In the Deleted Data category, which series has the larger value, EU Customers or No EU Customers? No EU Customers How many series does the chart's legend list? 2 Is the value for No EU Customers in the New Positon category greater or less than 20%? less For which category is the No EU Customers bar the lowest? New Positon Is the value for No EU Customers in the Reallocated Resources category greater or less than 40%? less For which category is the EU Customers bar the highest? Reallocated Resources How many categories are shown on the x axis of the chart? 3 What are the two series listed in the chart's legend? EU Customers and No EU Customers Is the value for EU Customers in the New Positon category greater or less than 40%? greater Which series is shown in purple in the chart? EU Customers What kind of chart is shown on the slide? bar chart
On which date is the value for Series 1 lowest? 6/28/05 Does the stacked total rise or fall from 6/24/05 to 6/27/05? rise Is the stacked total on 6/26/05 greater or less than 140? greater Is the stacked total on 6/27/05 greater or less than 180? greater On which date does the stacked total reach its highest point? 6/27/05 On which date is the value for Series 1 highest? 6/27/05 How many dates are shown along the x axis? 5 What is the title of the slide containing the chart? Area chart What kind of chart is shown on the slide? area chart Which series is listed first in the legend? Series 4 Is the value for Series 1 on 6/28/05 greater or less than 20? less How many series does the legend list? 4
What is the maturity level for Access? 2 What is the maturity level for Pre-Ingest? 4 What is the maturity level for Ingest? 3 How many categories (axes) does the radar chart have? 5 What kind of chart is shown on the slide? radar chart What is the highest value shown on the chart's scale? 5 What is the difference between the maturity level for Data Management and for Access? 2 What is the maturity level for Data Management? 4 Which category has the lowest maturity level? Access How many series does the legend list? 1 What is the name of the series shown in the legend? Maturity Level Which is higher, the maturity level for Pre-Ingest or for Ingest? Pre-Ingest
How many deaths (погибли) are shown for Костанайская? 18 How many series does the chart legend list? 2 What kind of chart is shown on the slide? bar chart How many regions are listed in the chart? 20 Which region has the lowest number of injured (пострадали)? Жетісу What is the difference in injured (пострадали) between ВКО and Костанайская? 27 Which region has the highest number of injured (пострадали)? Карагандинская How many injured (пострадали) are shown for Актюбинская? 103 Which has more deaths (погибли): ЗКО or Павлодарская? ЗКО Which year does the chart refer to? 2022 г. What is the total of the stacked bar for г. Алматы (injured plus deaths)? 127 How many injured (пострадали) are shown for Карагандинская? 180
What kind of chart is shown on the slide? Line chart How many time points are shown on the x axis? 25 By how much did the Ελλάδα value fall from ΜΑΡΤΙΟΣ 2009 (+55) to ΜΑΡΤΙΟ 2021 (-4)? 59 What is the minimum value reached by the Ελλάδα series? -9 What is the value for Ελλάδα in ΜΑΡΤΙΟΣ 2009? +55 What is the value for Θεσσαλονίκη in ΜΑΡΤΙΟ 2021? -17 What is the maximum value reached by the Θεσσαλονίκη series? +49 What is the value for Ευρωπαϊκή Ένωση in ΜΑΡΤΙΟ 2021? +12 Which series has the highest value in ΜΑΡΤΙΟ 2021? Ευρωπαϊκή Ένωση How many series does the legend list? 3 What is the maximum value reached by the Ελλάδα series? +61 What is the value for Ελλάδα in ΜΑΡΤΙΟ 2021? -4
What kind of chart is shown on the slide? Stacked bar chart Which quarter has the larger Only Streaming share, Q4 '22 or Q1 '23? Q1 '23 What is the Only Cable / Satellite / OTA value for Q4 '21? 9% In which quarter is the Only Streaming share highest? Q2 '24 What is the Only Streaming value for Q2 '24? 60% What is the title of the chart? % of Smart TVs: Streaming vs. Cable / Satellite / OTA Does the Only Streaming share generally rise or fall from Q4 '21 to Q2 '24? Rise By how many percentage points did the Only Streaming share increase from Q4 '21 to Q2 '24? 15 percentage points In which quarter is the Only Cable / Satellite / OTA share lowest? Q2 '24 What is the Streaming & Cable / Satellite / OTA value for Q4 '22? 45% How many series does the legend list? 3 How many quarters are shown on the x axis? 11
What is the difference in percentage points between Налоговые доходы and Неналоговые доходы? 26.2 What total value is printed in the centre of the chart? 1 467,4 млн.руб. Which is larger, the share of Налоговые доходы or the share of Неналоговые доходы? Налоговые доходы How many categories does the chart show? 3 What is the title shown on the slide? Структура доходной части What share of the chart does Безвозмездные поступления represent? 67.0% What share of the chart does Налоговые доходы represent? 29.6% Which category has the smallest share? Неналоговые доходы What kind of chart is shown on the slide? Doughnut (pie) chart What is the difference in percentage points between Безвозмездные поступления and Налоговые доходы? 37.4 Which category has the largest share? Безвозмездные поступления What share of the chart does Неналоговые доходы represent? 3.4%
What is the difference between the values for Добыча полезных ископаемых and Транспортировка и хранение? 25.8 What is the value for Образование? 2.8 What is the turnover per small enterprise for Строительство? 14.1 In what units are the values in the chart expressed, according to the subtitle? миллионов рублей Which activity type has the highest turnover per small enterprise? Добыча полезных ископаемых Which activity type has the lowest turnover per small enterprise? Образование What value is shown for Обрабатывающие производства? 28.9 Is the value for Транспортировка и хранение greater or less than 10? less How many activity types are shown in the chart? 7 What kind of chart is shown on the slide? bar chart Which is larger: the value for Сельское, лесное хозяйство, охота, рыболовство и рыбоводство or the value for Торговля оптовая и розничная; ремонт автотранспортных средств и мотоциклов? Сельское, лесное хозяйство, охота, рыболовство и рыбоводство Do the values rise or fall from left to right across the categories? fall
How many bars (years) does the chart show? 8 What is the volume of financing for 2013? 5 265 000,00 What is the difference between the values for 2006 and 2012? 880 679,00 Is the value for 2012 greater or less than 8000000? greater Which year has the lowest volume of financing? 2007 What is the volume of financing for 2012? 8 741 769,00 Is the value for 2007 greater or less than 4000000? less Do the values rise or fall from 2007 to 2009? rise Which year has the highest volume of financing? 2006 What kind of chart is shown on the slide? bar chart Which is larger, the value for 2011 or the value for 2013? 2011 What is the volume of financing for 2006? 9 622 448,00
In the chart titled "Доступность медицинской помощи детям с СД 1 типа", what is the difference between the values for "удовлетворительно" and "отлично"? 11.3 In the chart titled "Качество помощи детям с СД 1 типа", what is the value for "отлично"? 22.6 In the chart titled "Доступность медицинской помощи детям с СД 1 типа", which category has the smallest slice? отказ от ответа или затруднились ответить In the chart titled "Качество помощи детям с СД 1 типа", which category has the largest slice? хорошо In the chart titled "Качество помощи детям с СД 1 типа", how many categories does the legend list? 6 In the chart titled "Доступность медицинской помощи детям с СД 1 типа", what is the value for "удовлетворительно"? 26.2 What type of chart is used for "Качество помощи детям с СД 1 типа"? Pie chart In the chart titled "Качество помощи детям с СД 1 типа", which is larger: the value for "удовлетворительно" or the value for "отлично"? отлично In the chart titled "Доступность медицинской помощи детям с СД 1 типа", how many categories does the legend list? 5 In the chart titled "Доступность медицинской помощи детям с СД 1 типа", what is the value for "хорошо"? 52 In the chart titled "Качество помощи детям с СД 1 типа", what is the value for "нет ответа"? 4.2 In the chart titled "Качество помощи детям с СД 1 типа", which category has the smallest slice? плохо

Assigned task:
Please reproduce every one of the records above word for word, keeping each character and line break unchanged.

Solution for this exercise:
In the Deleted Data category, which series has the larger value, EU Customers or No EU Customers? No EU Customers How many series does the chart's legend list? 2 Is the value for No EU Customers in the New Positon category greater or less than 20%? less For which category is the No EU Customers bar the lowest? New Positon Is the value for No EU Customers in the Reallocated Resources category greater or less than 40%? less For which category is the EU Customers bar the highest? Reallocated Resources How many categories are shown on the x axis of the chart? 3 What are the two series listed in the chart's legend? EU Customers and No EU Customers Is the value for EU Customers in the New Positon category greater or less than 40%? greater Which series is shown in purple in the chart? EU Customers What kind of chart is shown on the slide? bar chart
On which date is the value for Series 1 lowest? 6/28/05 Does the stacked total rise or fall from 6/24/05 to 6/27/05? rise Is the stacked total on 6/26/05 greater or less than 140? greater Is the stacked total on 6/27/05 greater or less than 180? greater On which date does the stacked total reach its highest point? 6/27/05 On which date is the value for Series 1 highest? 6/27/05 How many dates are shown along the x axis? 5 What is the title of the slide containing the chart? Area chart What kind of chart is shown on the slide? area chart Which series is listed first in the legend? Series 4 Is the value for Series 1 on 6/28/05 greater or less than 20? less How many series does the legend list? 4
What is the maturity level for Access? 2 What is the maturity level for Pre-Ingest? 4 What is the maturity level for Ingest? 3 How many categories (axes) does the radar chart have? 5 What kind of chart is shown on the slide? radar chart What is the highest value shown on the chart's scale? 5 What is the difference between the maturity level for Data Management and for Access? 2 What is the maturity level for Data Management? 4 Which category has the lowest maturity level? Access How many series does the legend list? 1 What is the name of the series shown in the legend? Maturity Level Which is higher, the maturity level for Pre-Ingest or for Ingest? Pre-Ingest
How many deaths (погибли) are shown for Костанайская? 18 How many series does the chart legend list? 2 What kind of chart is shown on the slide? bar chart How many regions are listed in the chart? 20 Which region has the lowest number of injured (пострадали)? Жетісу What is the difference in injured (пострадали) between ВКО and Костанайская? 27 Which region has the highest number of injured (пострадали)? Карагандинская How many injured (пострадали) are shown for Актюбинская? 103 Which has more deaths (погибли): ЗКО or Павлодарская? ЗКО Which year does the chart refer to? 2022 г. What is the total of the stacked bar for г. Алматы (injured plus deaths)? 127 How many injured (пострадали) are shown for Карагандинская? 180
What kind of chart is shown on the slide? Line chart How many time points are shown on the x axis? 25 By how much did the Ελλάδα value fall from ΜΑΡΤΙΟΣ 2009 (+55) to ΜΑΡΤΙΟ 2021 (-4)? 59 What is the minimum value reached by the Ελλάδα series? -9 What is the value for Ελλάδα in ΜΑΡΤΙΟΣ 2009? +55 What is the value for Θεσσαλονίκη in ΜΑΡΤΙΟ 2021? -17 What is the maximum value reached by the Θεσσαλονίκη series? +49 What is the value for Ευρωπαϊκή Ένωση in ΜΑΡΤΙΟ 2021? +12 Which series has the highest value in ΜΑΡΤΙΟ 2021? Ευρωπαϊκή Ένωση How many series does the legend list? 3 What is the maximum value reached by the Ελλάδα series? +61 What is the value for Ελλάδα in ΜΑΡΤΙΟ 2021? -4
What kind of chart is shown on the slide? Stacked bar chart Which quarter has the larger Only Streaming share, Q4 '22 or Q1 '23? Q1 '23 What is the Only Cable / Satellite / OTA value for Q4 '21? 9% In which quarter is the Only Streaming share highest? Q2 '24 What is the Only Streaming value for Q2 '24? 60% What is the title of the chart? % of Smart TVs: Streaming vs. Cable / Satellite / OTA Does the Only Streaming share generally rise or fall from Q4 '21 to Q2 '24? Rise By how many percentage points did the Only Streaming share increase from Q4 '21 to Q2 '24? 15 percentage points In which quarter is the Only Cable / Satellite / OTA share lowest? Q2 '24 What is the Streaming & Cable / Satellite / OTA value for Q4 '22? 45% How many series does the legend list? 3 How many quarters are shown on the x axis? 11
What is the difference in percentage points between Налоговые доходы and Неналоговые доходы? 26.2 What total value is printed in the centre of the chart? 1 467,4 млн.руб. Which is larger, the share of Налоговые доходы or the share of Неналоговые доходы? Налоговые доходы How many categories does the chart show? 3 What is the title shown on the slide? Структура доходной части What share of the chart does Безвозмездные поступления represent? 67.0% What share of the chart does Налоговые доходы represent? 29.6% Which category has the smallest share? Неналоговые доходы What kind of chart is shown on the slide? Doughnut (pie) chart What is the difference in percentage points between Безвозмездные поступления and Налоговые доходы? 37.4 Which category has the largest share? Безвозмездные поступления What share of the chart does Неналоговые доходы represent? 3.4%
What is the difference between the values for Добыча полезных ископаемых and Транспортировка и хранение? 25.8 What is the value for Образование? 2.8 What is the turnover per small enterprise for Строительство? 14.1 In what units are the values in the chart expressed, according to the subtitle? миллионов рублей Which activity type has the highest turnover per small enterprise? Добыча полезных ископаемых Which activity type has the lowest turnover per small enterprise? Образование What value is shown for Обрабатывающие производства? 28.9 Is the value for Транспортировка и хранение greater or less than 10? less How many activity types are shown in the chart? 7 What kind of chart is shown on the slide? bar chart Which is larger: the value for Сельское, лесное хозяйство, охота, рыболовство и рыбоводство or the value for Торговля оптовая и розничная; ремонт автотранспортных средств и мотоциклов? Сельское, лесное хозяйство, охота, рыболовство и рыбоводство Do the values rise or fall from left to right across the categories? fall
How many bars (years) does the chart show? 8 What is the volume of financing for 2013? 5 265 000,00 What is the difference between the values for 2006 and 2012? 880 679,00 Is the value for 2012 greater or less than 8000000? greater Which year has the lowest volume of financing? 2007 What is the volume of financing for 2012? 8 741 769,00 Is the value for 2007 greater or less than 4000000? less Do the values rise or fall from 2007 to 2009? rise Which year has the highest volume of financing? 2006 What kind of chart is shown on the slide? bar chart Which is larger, the value for 2011 or the value for 2013? 2011 What is the volume of financing for 2006? 9 622 448,00
In the chart titled "Доступность медицинской помощи детям с СД 1 типа", what is the difference between the values for "удовлетворительно" and "отлично"? 11.3 In the chart titled "Качество помощи детям с СД 1 типа", what is the value for "отлично"? 22.6 In the chart titled "Доступность медицинской помощи детям с СД 1 типа", which category has the smallest slice? отказ от ответа или затруднились ответить In the chart titled "Качество помощи детям с СД 1 типа", which category has the largest slice? хорошо In the chart titled "Качество помощи детям с СД 1 типа", how many categories does the legend list? 6 In the chart titled "Доступность медицинской помощи детям с СД 1 типа", what is the value for "удовлетворительно"? 26.2 What type of chart is used for "Качество помощи детям с СД 1 типа"? Pie chart In the chart titled "Качество помощи детям с СД 1 типа", which is larger: the value for "удовлетворительно" or the value for "отлично"? отлично In the chart titled "Доступность медицинской помощи детям с СД 1 типа", how many categories does the legend list? 5 In the chart titled "Доступность медицинской помощи детям с СД 1 типа", what is the value for "хорошо"? 52 In the chart titled "Качество помощи детям с СД 1 типа", what is the value for "нет ответа"? 4.2 In the chart titled "Качество помощи детям с СД 1 типа", which category has the smallest slice? плохо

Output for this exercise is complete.